4. Die Abweisung der Asylklage als offensichtlich unbegründet verletzt schließlich nicht Art. 19 Abs. 4 und Art. 16a Abs. 1 GG.

a) Nach der Rechtsprechung des Bundesverfassungsgerichts setzt die Abweisung einer Asylklage als offensichtlich unbegründet mit der Folge des Ausschlusses weiterer gerichtlicher Nachprüfung (vgl. § 78 Abs. 1 AsylVfG) voraus, dass im maßgeblichen Zeitpunkt der Entscheidung (vgl. § 77 Abs. 1 AsylVfG) an der Richtigkeit der tatsächlichen Feststellungen des Gerichts vernünftigerweise keine Zweifel bestehen können und bei einem solchen Sachverhalt nach allgemein anerkannter Rechtsauffassung (nach dem Stand von Rechtsprechung und Lehre) die Abweisung der Klage sich dem Verwaltungsgericht geradezu aufdrängt. Aus den Entscheidungsgründen muss sich klar ergeben, weshalb das Gericht zu einem Urteil nach § 78 Abs. 1 AsylVfG kommt, warum somit die Klage nicht nur als schlicht unbegründet, sondern als offensichtlich unbegründet abgewiesen worden ist (vgl. BVerfGE 65, 76 <95 f.>; 71, 276 <293 f.>).

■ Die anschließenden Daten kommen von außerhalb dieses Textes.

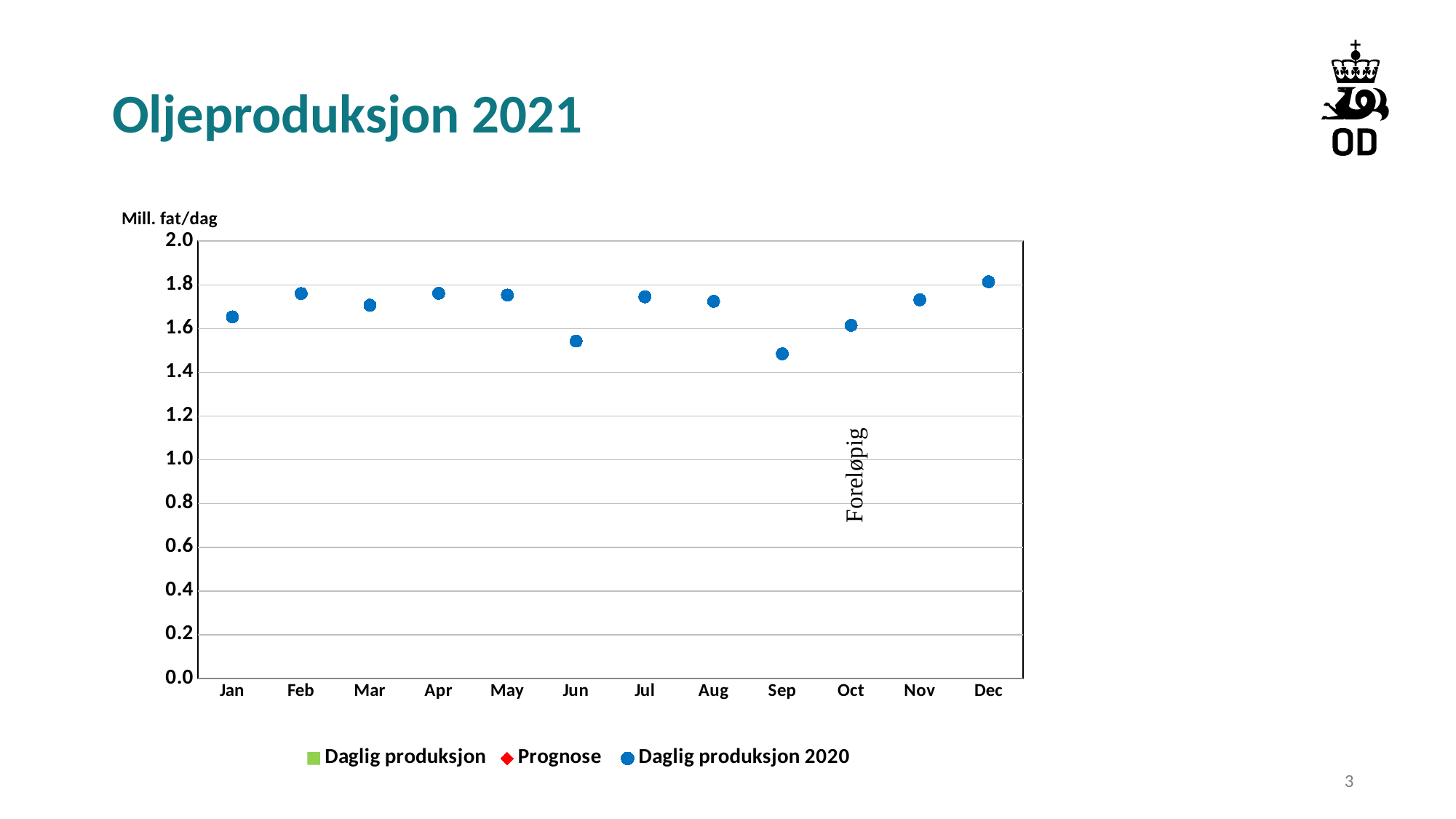
Which is larger, the value for Jan or the value for Feb? Feb How many months are shown on the x axis? 12 What unit is shown on the y axis label? Mill. fat/dag What kind of chart is shown on the slide? scatter chart Is the value for Sep greater or less than 1.6? less Is the value for Oct greater or less than 1.8? less Which month has the highest value for Daglig produksjon 2020? Dec Which month has the lowest value for Daglig produksjon 2020? Sep Which is larger, the value for Jun or the value for Sep? Jun Is the value for Jan greater or less than 1.6? greater How many series does the legend list? 3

Im Falle der Geltendmachung einer kollektiven Verfolgungssituation setzt die Abweisung der Asylklage als offensichtlich unbegründet in aller Regel voraus, dass eine gefestigte obergerichtliche Rechtsprechung vorliegt. Fehlt es hieran, so kann sich die offensichtliche Unbegründetheit der Asylklage auch aus eindeutigen und widerspruchsfreien Auskünften und Stellungnahmen sachverständiger Stellen ergeben (vgl. BVerfGE 65, 76 <97>).

b) Es kann hier dahin stehen, ob das Verwaltungsgericht in der angegriffenen Entscheidung das Offensichtlichkeitsurteil im Hinblick auf die geltend gemachte kollektive Verfolgungssituation zureichend begründet hat. Den Beschwerdeführern entsteht durch die Nichtannahme der Verfassungsbeschwerde insoweit jedenfalls kein besonders schwerer Nachteil (vgl. BVerfGE 90, 22 <25 f.>). Denn zum gegenwärtigen Zeitpunkt wird eine landesweite Gruppenverfolgung der Kurden in der Türkei im Hinblick auf das Bestehen einer inländischen Fluchtalternative im Westen der Türkei auch für Kurden aus den Notstandsprovinzen von einer gefestigten obergerichtlichen Rechtsprechung - unter Einschluss des hier zuständigen Hessischen Verwaltungsgerichtshofs - verneint (vgl. Hessischer Verwaltungsgerichtshof, Urteil vom 27. Januar 1999, ESVGH 49, 160; Beschluss vom 27. Juli 1999, ESVGH 50, 77; Urteil vom 27. März 2000, nur in JURIS veröffentlicht).

c) Soweit das Verwaltungsgericht die Abweisung der Klage des Beschwerdeführers zu 1. als offensichtlich unbegründet auf § 51 Abs. 3 AuslG und § 30 Abs. 4 AsylVfG gestützt hat, wird die Heranziehung dieser Vorschriften in der Verfassungsbeschwerde nicht ausdrücklich beanstandet. Die Anwendung der genannten Vorschriften durch das Verwaltungsgericht auf den konkreten Einzelfall entspricht den in der verwaltungsgerichtlichen Praxis entwickelten Maßstäben (vgl. insbesondere BVerwGE 106, 351 <360 ff.>; 109, 1 <6 ff.>) und lässt als solche keine verfassungsrechtlich erheblichen Fehler erkennen.

Von einer weiter gehenden Begründung wird abgesehen (§ 93d Abs. 1 Satz 3 BVerfGG).

Diese Entscheidung ist unanfechtbar.